Trick 2: Sleep time needed to be above 8s when opening a product page, 10s when opening a reviews page.

At first, I set time.sleep(5) and every time the max number of reviews I can get is 170. After setting the time.sleep(8), I can get all the reviews for each product. When opening a new reviews page, I need to set time.sleep(random.randint(10,13)), otherwise, I can only get the reviews on the first page.

Trick 3: Each product only shows top reviews.

(about 1000 reviews for each product)

Although there are more than 10,000 reviews for some top products, Amazon only shows top reviews which contain reviews text. So, I need to click the 'next page' button until the final page to get all the reviews data.

#driver.find_element_by_link_text("Next page")
WebDriverWait(driver, 10).until(EC.visibility_of_element_located((By.XPATH, "//li[@class='a-last']")))
driver.find_element_by_xpath("//a[contains(text(), 'Next page')]").click()
time.sleep(random.randint(10,13))

Finally, I get all reviews data for top 10 products, including 10,768 rows. The following image can give you a quick glimpse of the reviews data looks like.

Cleaning Review Data to prepare for Machine Learning

Now we have 10,768 rows of raw customer reviews text and review score. We need to split our data into three groups, training, validating, and testing group in order to select the best model.

Step 1: Transforming text data into numbers

Although Machine Learning can be used to train different models, we should transform our reviews text into numbers (a bag of words representation). We use CountVectorizer to convert the text to a vector of counts.

First, CountVectorizer tokenizes the text, meaning it divides the sentences up into just words, and make every letter lowercase.

corpus = df['review_text'].to_list()
vectorizer_count = CountVectorizer(lowercase = True, ngram_range = (1,1),max_df = 0.96,min_df = 0.001)

X = vectorizer_count.fit_transform(df['review_text'].values.astype('U'))
features_frequency = pd.DataFrame({'feature': vectorizer_count.get_feature_names(),'feature_frequency' : X.toarray().sum(axis=0)})
X.shape
sns.barplot(x="feature", y="feature_frequency", data=features_frequency.sort_values(by='feature_frequency',ascending=False).head(100))

Step 2: Using TVT to split our data

#Perform a TVT split
df['ML_group'] = np.random.randint(10,size=df.shape[0])
df['ML_group'] = (df['ML_group']<=7)*0 + (df['ML_group']==8)*1 +(df['ML_group']==9)*2

X_train = X[np.where(df['ML_group']==0)[0],:]
X_valid = X[np.where(df['ML_group']==1)[0],:]
X_test = X[np.where(df['ML_group']==2)[0],:]

y_train = df.loc[df['ML_group']==0,['review_stars']]['review_stars'].to_numpy()
y_valid = df.loc[df['ML_group']==1,['review_stars']]['review_stars'].to_numpy()
y_test = df.loc[df['ML_group']==2,['review_stars']]['review_stars'].to_numpy()

Predicting through various Machine Learning models

After getting the data and sampling training, validating and testing data, it is ready for me to train Machine Learning models.

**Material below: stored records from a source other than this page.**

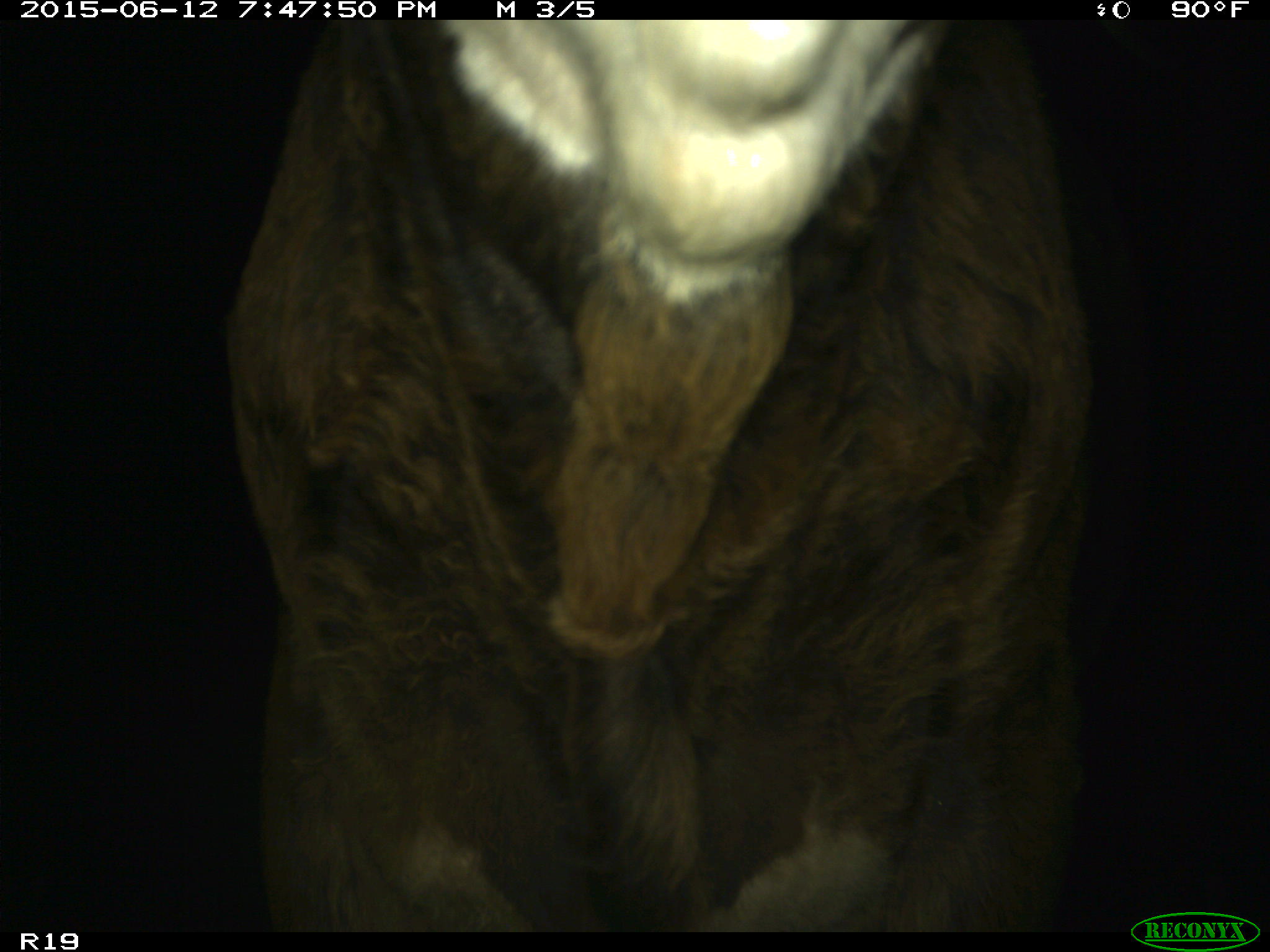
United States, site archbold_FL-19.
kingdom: Animalia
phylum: Chordata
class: Mammalia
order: Artiodactyla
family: Bovidae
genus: Bos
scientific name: Bos taurus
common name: domestic cow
Bos taurus (domestic cow).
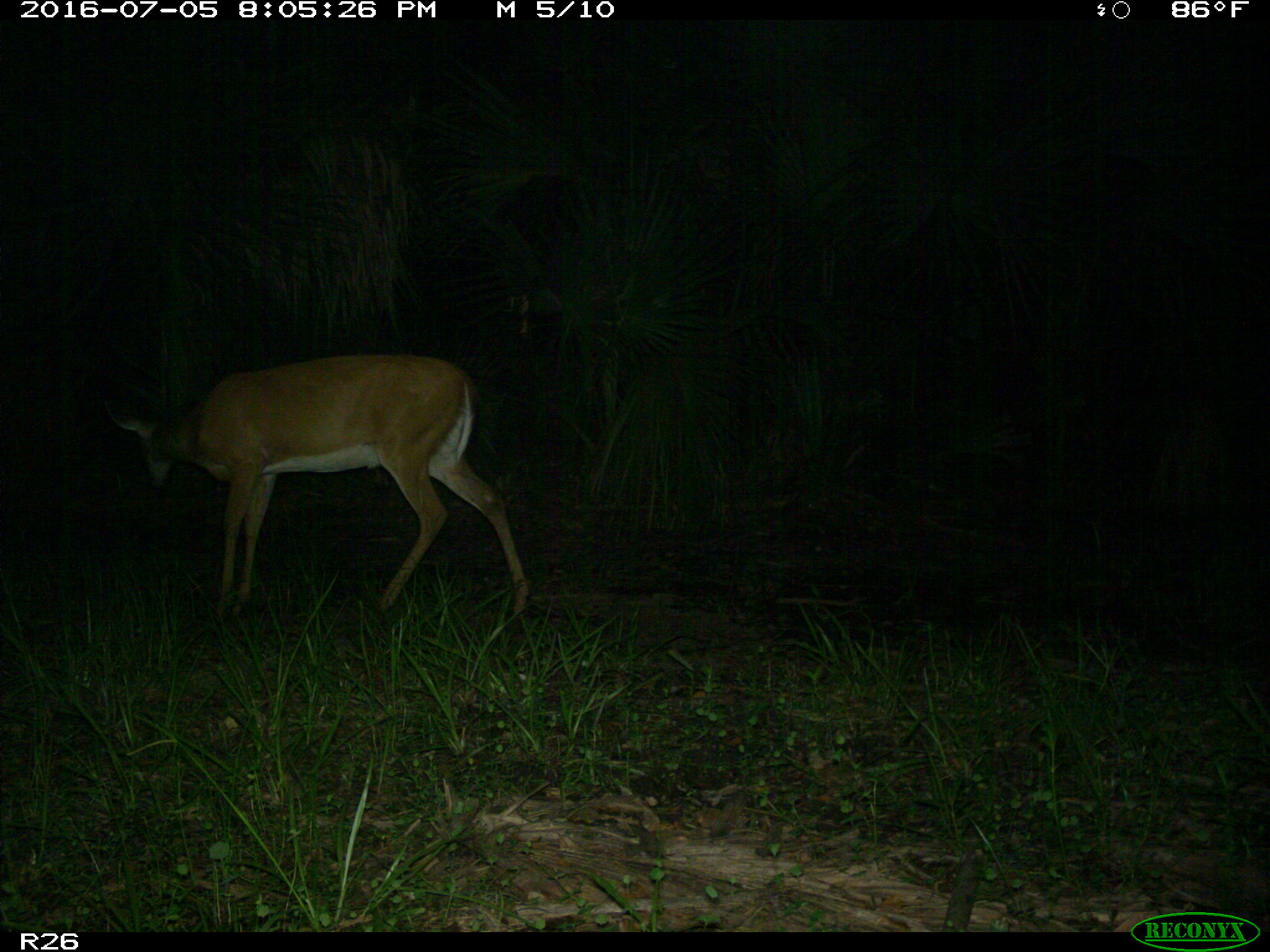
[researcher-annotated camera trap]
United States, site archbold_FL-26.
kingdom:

There are many possible classification techniques, or classifiers, for me to predict the score for each reviews. For the customer reviews data we scraped, it is difficult for me to know which Machine Learning models can make better classification before running models for our data.

Therefore, I decide to select and train several Machine Learning models (or classifiers): logistic regression classifier, Lasso classifier, and K-nearest neighbors classifier.

In order to see the performance of Machine Learning models, we need to draw confusion matrices for testing data, validating data and test data.

Logistic regression classifier:

def logistic_reg_classifier_mult_labels(X_train,y_train,X_valid,y_valid,X_test,y_test):
categories = pd.DataFrame(np.sort(np.unique(y_train))).reset_index()
categories.columns = ['index','label']

train_list = []
valid_list = []
test_list = []
# cat=1
for cat in categories['label'].to_list():
y_train_c = 1*(y_train==cat)
clf = linear_model.LogisticRegression(tol = 0.0001,
max_iter = 10000,
random_state = None).fit(X_train, y_train_c)

train_list.append( clf.predict_proba(X_train)[:,1])
valid_list.append( clf.predict_proba(X_valid)[:,1])
test_list.append( clf.predict_proba(X_test)[:,1])

' . Topic probability matrix'
train = pd.DataFrame(train_list).transpose()
valid = pd.DataFrame(valid_list).transpose()
test = pd.DataFrame(test_list).transpose()

'Choosing your predictive category for the y '
train['label_hat'] = train.idxmax(axis=1)
valid['label_hat'] = valid.idxmax(axis=1)
test['label_hat'] = test.idxmax(axis=1)

conf_matrix_train = confusion_matrix(y_train, train['label_hat'].to_numpy())
conf_matrix_valid = confusion_matrix(y_valid, valid['label_hat'].to_numpy())
conf_matrix_test = confusion_matrix(y_test, test['label_hat'].to_numpy())

return(conf_matrix_train, conf_matrix_valid, conf_matrix_test)

We can see the confusion matrices for training data and testing data. The precision accuracy is very low even for training data. Although the precision accuracy is 5.15% and 8.92% for training and testing data. It's interesting that most of predications are in another diagonal line which shows our predication are not too bad.

KNN Classifier

conf_matrices = []
precision_accuracy = []
for k in range(1,20):
clf = KNeighborsClassifier(n_neighbors=k).fit(X_train , y_train )
y_hat_valid = clf.predict(X_valid)
conf_matrices.append(confusion_matrix(y_valid, y_hat_valid))

However, in the actual cases, the criteria for selecting the best model is not training error, but test error. We need to use the TVT(train_split_test) function to split the training data into a smaller training set and a validation set. Training my models against the training data and evaluating them against validation data can help get the best model with least test error.

K-fold cross-validation is a resampling procedure which can be used to evaluate machine learning models on a limited data sample.

Considering the reviews data we have, we can use 10-fold cross-validation to randomly split the training data into 10 folds, then it trains each Machine Learning model on 9 folds and evaluates on the other one fold for 10 times.

Here, we can use Scikit-Learn's function to do the 10-folds cross-validation.

from sklearn.model_selection import cross_val_score
scores_means = []
for k in range(2,20):
clf = KNeighborsClassifier(n_neighbors=k).fit(X_train , y_train )
clf1 = KNeighborsClassifier(n_neighbors=k).fit(X_test , y_test )
scores = cross_val_score(clf, X_valid, y_valid, cv=10, scoring='accuracy')
print(scores.mean())
scores_means.append(scores.mean())

plt.xlim([0, 20])
plt.ylim([0, 1])
a = list(range(1,19))
plt.plot(a,scores_means)

Most Precise Model: KNN classifer when k = 2

Precision Accuracy: 71.24%

Corresponding Confusion Matrix:

My model can predict the review sentiment with 71.24% precision. The precision accuracy is above 80% for KNN classifier. It makes sense that my model can predict the sentiment of the review text, because I trained the model with data from the same set. The precision accuracy can achieve over 70% which shows KNN is a good classifer for the reviews text classification.